The Pew Research Center has just released a report stating that the foreign-born population in the United States is increasing so fast that the record set in 1890, percentage-wise, could be broken within the next decade. I'm not here to discuss the number of illegals versus legals, nor am I in a position to put forth an opinion on whether we should slow the influx of immigrants who continue to seek a new life on our shores. I do know the number of Syrian refugees the US has agreed to take is far less than proportionate to its population and far inferior to the number requested by the UN. My question is: what is at the heart of much of our reluctance to accept more immigrants? Yes, a large number of new arrivals at once could stretch our resources and strain our infrastructures. But if we're honest, there is something else at play here.
In his recent visit, some of Pope Francis's first words in addressing the American public included the fact that he himself is the son of immigrants. (His Italian parents left Italy when Mussolini came to power when Francis was four years old.) We all know that we are a nation of immigrants, so where is the disconnect? Who decided enough was enough, and when? What's more, I can only imagine what Native Americans are thinking.

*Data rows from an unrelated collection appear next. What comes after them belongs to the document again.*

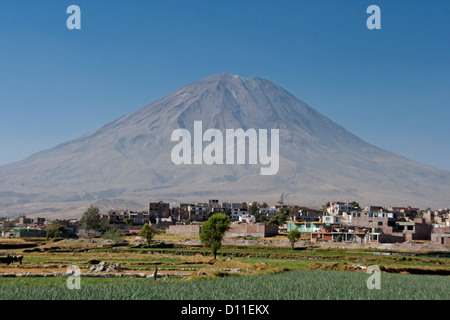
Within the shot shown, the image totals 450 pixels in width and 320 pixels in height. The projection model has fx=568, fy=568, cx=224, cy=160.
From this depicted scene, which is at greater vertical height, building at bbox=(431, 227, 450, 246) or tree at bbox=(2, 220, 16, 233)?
building at bbox=(431, 227, 450, 246)

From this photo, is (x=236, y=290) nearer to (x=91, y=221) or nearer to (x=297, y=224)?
(x=297, y=224)

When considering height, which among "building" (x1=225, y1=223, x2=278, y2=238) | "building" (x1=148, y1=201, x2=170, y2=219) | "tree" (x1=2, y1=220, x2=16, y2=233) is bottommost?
"tree" (x1=2, y1=220, x2=16, y2=233)

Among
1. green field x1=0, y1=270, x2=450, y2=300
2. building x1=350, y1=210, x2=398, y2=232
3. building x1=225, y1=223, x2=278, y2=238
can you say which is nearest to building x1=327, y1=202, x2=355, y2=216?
building x1=350, y1=210, x2=398, y2=232

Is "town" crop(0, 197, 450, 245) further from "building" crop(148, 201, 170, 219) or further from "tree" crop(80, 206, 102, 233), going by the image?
"tree" crop(80, 206, 102, 233)

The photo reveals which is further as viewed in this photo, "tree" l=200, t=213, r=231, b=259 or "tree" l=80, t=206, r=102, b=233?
"tree" l=80, t=206, r=102, b=233

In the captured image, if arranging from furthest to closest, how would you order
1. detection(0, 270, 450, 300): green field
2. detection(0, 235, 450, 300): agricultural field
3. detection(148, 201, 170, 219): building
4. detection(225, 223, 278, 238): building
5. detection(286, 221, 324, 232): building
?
detection(148, 201, 170, 219): building → detection(286, 221, 324, 232): building → detection(225, 223, 278, 238): building → detection(0, 235, 450, 300): agricultural field → detection(0, 270, 450, 300): green field

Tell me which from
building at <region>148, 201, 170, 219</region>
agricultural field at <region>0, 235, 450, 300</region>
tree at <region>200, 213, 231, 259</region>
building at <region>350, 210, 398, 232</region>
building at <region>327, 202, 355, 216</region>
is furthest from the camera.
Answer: building at <region>148, 201, 170, 219</region>
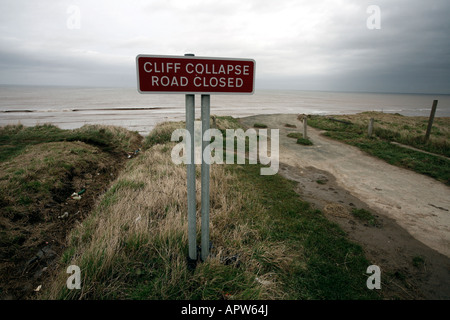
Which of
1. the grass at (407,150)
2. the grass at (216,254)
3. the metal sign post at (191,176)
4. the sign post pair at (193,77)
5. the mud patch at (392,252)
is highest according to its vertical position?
the sign post pair at (193,77)

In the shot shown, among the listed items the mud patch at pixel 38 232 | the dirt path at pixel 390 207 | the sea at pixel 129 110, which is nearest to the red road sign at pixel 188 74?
the mud patch at pixel 38 232

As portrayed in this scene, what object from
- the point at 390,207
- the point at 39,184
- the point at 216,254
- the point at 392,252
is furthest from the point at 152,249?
the point at 390,207

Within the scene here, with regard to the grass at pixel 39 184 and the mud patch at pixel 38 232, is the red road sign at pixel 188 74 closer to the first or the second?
the mud patch at pixel 38 232

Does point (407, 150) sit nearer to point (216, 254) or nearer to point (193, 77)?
point (216, 254)

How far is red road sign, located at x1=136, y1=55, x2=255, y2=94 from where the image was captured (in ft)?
6.97

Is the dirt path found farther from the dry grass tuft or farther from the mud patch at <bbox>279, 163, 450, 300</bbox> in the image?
the dry grass tuft

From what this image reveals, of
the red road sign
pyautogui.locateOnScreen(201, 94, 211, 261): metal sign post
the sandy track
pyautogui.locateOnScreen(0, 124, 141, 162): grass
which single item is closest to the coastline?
the sandy track

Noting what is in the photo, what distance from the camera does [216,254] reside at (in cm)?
304

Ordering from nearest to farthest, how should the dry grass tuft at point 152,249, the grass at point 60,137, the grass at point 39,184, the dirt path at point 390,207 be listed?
1. the dry grass tuft at point 152,249
2. the dirt path at point 390,207
3. the grass at point 39,184
4. the grass at point 60,137

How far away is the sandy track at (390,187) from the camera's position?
453cm

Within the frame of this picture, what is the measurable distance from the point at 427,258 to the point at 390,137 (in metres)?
11.3

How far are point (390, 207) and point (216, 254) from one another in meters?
4.67
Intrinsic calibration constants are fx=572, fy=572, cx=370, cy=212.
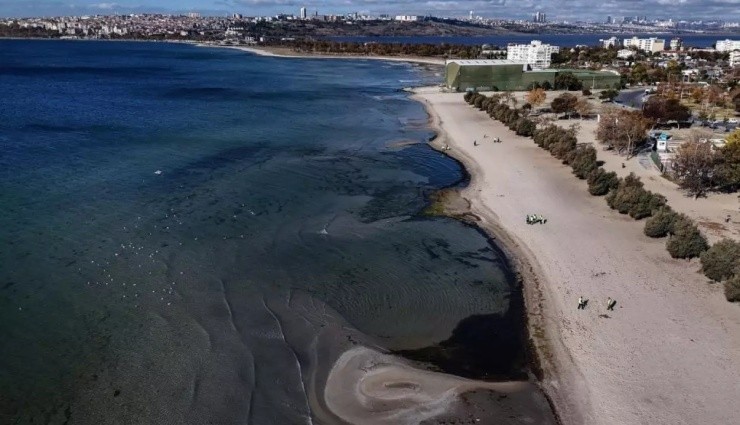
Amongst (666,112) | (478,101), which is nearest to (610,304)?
(666,112)

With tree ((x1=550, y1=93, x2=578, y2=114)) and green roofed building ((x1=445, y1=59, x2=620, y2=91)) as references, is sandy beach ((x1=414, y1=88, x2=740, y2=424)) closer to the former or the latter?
tree ((x1=550, y1=93, x2=578, y2=114))

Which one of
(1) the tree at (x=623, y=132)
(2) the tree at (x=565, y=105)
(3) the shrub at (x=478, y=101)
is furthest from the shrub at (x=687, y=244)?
(3) the shrub at (x=478, y=101)

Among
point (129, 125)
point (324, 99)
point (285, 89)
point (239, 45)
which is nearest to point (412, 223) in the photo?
point (129, 125)

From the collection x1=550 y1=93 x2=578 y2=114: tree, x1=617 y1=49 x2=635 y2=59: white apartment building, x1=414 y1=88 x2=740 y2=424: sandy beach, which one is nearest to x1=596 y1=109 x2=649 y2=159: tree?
x1=414 y1=88 x2=740 y2=424: sandy beach

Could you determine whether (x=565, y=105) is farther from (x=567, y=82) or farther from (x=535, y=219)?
(x=535, y=219)

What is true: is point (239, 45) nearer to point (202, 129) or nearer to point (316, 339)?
point (202, 129)

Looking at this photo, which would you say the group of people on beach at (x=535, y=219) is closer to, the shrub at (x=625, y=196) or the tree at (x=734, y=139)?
the shrub at (x=625, y=196)
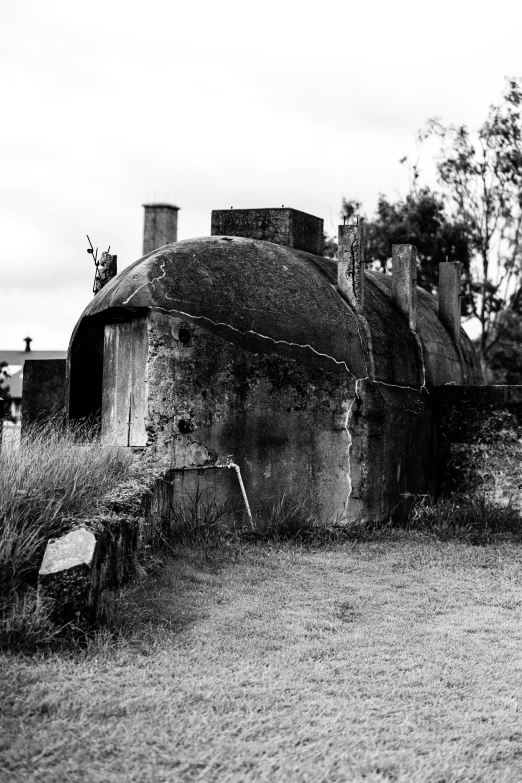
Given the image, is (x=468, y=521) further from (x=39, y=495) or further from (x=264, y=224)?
(x=39, y=495)

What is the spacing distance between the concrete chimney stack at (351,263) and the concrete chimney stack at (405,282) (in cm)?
102

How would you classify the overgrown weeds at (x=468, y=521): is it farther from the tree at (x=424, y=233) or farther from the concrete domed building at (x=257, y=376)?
the tree at (x=424, y=233)

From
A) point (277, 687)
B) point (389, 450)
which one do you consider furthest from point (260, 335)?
point (277, 687)

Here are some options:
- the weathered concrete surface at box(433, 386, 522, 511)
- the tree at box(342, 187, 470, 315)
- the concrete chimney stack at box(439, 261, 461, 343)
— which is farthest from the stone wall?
the tree at box(342, 187, 470, 315)

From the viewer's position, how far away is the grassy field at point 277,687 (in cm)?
358

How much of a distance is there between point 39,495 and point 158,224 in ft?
94.3

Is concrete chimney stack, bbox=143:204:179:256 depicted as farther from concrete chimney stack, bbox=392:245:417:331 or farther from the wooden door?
the wooden door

Question: would we be reluctant to accept "new Americans," as some are calling the recent immigrants, if they were English, Irish, Scottish, or Dutch, the Europeans who initially populated the East Coast? Yes, many others followed: Spaniards, Scandinavians, Italians, Eastern Europeans...not to mention the African slaves who had no choice in the matter. And now fully 47% of recent immigrants to the US are from Mexico and Central America, followed by 26% Asians. But what language won out as the national language in this so-called melting pot? Seems the other languages melted away...to the point where Slavic and other Eastern European immigrants would change their names at Ellis Island to more English-sounding surnames in order to blend in better.
Is it possible that we Anglos are so used to being the majority that the ever-increasing number of minority immigrants threatens our position? And then what will happen? I believe it is this fear that is driving much of the rhetoric flying around in the immigration debate. It's not fun to admit to being ethnocentric, but I'm ashamed to say I see traces of it in myself.